Questions de lecture
1. Répondez brièvement à partir de l'extrait :
(a) Selon l'extrait, qu'est-ce qui provoquerait l'angoisse primordiale ?
(b) Quelle démarche le sujet préfère-t-il à « la démarche associative analogique » ?
(c) Qu'est-ce qui fascine ces malades, d'après la dernière phrase ?
2. Prolongez le texte sur l'angoisse de l'incertitude au-delà de sa dernière phrase.

Extrait
/---
L’angoisse primordiale concernant cette manifestation névrotique serait provoquée par toute situation d’incertitude. L’incertitude pouvant porter sur une pensée comme sur une situation. La symptomatologie porte donc essentiellement sur les moyens de contournement de ces situations phobogènes :

Le sujet établit de manière compulsionnelle des lignes de conduite préétablies et occupe une grande partie de son champ vital à construire ses croyances, ses certitudes, ses protocoles et à tenter de les imposer à son entourage. Il évitera soigneusement de se trouver dans des situations non prévues et l’on voit poindre le caractère obsessionnel sous-jacent et l’incapacité à supporter les trous de savoir, les listes incomplètes, les degrés d’incertitude comme la complexité troublante. Il a besoin d'anticiper. Une surprise n'est bien venue que si elle apporte une diminution de l’incertitude. Peu importe qu’une étude, qu’une description, qu’une théorie ou qu’une mise en œuvre quelconque soit compliquée, l’essentiel est qu’elle ne laisse aucun trou, aucune zone d’ombre où pourrait s’insinuer le doute abhorré, l’incertitude redoutée. Il a horreur des exceptions, des inclassables.

Dans cette pathologie, le sujet est bien sûr attiré par tout ce qui peut l’aider dans cette auto protection contre les trous de savoir et les situations de choix incertains. Sa fascination pour la bureaucratie en témoigne. Mais aussi pour la science en ce qu’elle peut réduire pour lui l’ignorance dubitative sur les choses. Il est volontiers naturaliste, rassuré par les listes, les classements exhaustifs, la démarche encyclopédique plutôt que la démarche associative analogique. Cependant, il a tendance à nier le fait que, chaque fois que la science résout une question, elle en pose de nouvelles souvent plus nombreuses encore. On pourrait parler chez lui d’un abus de science partielle, ce qu’en langage courant nous appelons le scientisme. Il vit souvent cela comme une religion et, d’ailleurs bien souvent, il trouve un apaisement dans la certitude de ses croyances, religieuses ou autres, avec une faveur particulière vis-à-vis de certains cultes dogmatiques.

Il y a chez ces malades comme un détournement de leur énergie vitale. C’est comme si leur pulsion de vie elle-même, leurs créations, n’étaient qu'au service de leur pulsion de mort, c’est-à-dire la recherche de systèmes fermés, auto-justifiés, prévisibles, sans aléa, sans ouverture. On comprend pourquoi le risque-zéro les fascine !
\---
Données fournies
/---
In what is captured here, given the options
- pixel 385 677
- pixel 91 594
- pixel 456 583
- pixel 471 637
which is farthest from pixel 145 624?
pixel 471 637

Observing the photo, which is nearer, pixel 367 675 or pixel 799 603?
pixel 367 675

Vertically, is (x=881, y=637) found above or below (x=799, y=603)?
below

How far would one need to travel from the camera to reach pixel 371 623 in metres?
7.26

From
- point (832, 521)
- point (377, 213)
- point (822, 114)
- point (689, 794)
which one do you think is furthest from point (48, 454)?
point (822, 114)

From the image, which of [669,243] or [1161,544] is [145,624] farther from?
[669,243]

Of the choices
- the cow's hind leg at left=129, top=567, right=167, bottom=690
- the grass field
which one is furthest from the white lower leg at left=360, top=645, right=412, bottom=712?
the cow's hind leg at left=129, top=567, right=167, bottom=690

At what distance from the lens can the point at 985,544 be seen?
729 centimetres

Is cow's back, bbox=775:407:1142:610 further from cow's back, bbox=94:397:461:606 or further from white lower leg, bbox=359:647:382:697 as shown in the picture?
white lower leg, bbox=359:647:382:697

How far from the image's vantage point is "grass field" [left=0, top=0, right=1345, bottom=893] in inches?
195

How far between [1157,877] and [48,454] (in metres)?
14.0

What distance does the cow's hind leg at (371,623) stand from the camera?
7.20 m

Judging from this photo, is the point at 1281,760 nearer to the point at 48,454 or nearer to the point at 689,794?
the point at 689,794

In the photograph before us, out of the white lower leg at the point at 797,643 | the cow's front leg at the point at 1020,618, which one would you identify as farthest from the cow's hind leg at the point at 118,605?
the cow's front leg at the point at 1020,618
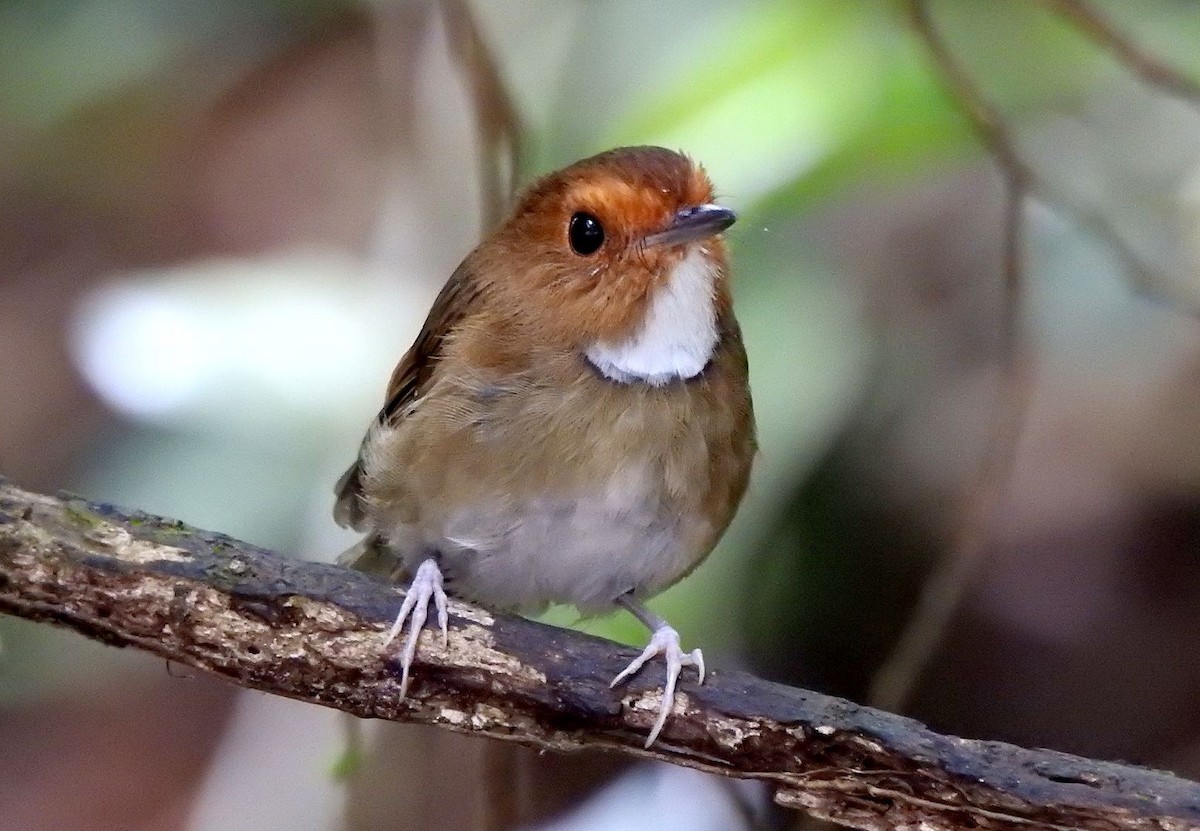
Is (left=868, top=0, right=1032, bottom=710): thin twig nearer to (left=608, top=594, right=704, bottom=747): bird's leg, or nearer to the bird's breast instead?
the bird's breast

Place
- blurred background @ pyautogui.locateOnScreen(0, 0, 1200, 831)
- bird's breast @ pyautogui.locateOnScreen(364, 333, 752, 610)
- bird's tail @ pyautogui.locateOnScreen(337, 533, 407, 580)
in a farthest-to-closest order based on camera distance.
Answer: blurred background @ pyautogui.locateOnScreen(0, 0, 1200, 831) → bird's tail @ pyautogui.locateOnScreen(337, 533, 407, 580) → bird's breast @ pyautogui.locateOnScreen(364, 333, 752, 610)

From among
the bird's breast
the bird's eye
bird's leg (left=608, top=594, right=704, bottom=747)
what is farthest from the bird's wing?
bird's leg (left=608, top=594, right=704, bottom=747)

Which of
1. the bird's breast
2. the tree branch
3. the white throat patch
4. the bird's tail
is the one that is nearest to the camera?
the tree branch

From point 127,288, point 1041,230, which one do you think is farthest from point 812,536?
point 127,288

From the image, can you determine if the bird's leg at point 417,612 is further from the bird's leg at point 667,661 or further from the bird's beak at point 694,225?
the bird's beak at point 694,225

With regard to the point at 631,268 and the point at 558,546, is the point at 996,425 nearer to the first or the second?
the point at 631,268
\---
Réponses dans l'ordre
1.
(a) Toute situation d'incertitude.
(b) La démarche encyclopédique.
(c) Le risque-zéro.

2.
Comme dans la phobie d’impulsion, il s’agit d’un système défensif d’évitement dans un processus en fait obsessionnel.

Et, de la même manière, l’association avec une croyance délirante n’est pas impossible non plus, des aspects psychotiques ne sont pas exclus. En effet, le déni des faits n’est pas rare chez ces sujets lorsque les circonstances viennent contrecarrer leur construction rassurante. Ils peuvent élaborer des constructions parfaitement logiques sur des bases qu’il est hors de question de remettre en doute à leurs yeux. Nous voyons même poindre chez certains un délire de grandeur un sentiment de toute puissance, toute puissance que la société est parfois prête à leur accorder dans la réalité. Sans aller jusqu’à l’hypertrophie du Moi, ils peuvent donc paraître un peu paranoïaques car, à l’extrême, cela peut entraîner une certaine psychorigidité d’une part et d’autre part une méfiance, parfois agressive, vis-à-vis de ceux qui sont susceptibles de s’opposer à leur système de protection contre le doute.

Ai-je besoin de vous donner quelques vignettes cliniques ? Je suis sûr qu’en me lisant vous avez eu quelques cas en tête.

Veuillez me pardonner si j’ai succombé à la tentation d’abus de psychiatrie ! Cependant, je me suis aperçu après avoir écrit ce qui précède qu’il n’était pas nécessaire d’être psychiatre pour être sensible à ces travers galopants de notre société. On en trouve un bel exemple dans le dernier livre de Daniel Pennac « Chagrin d’école » (p. 204).

Olivier Schmitt
Niort

Texte écrit pour le colloque organisé le 1er mars 2008 à Strasbourg par la Collège de Psychiatrie avec la participation de l’AFPEP et qui avait pour thème : « Abus de science, abus de psychiatrie ? ».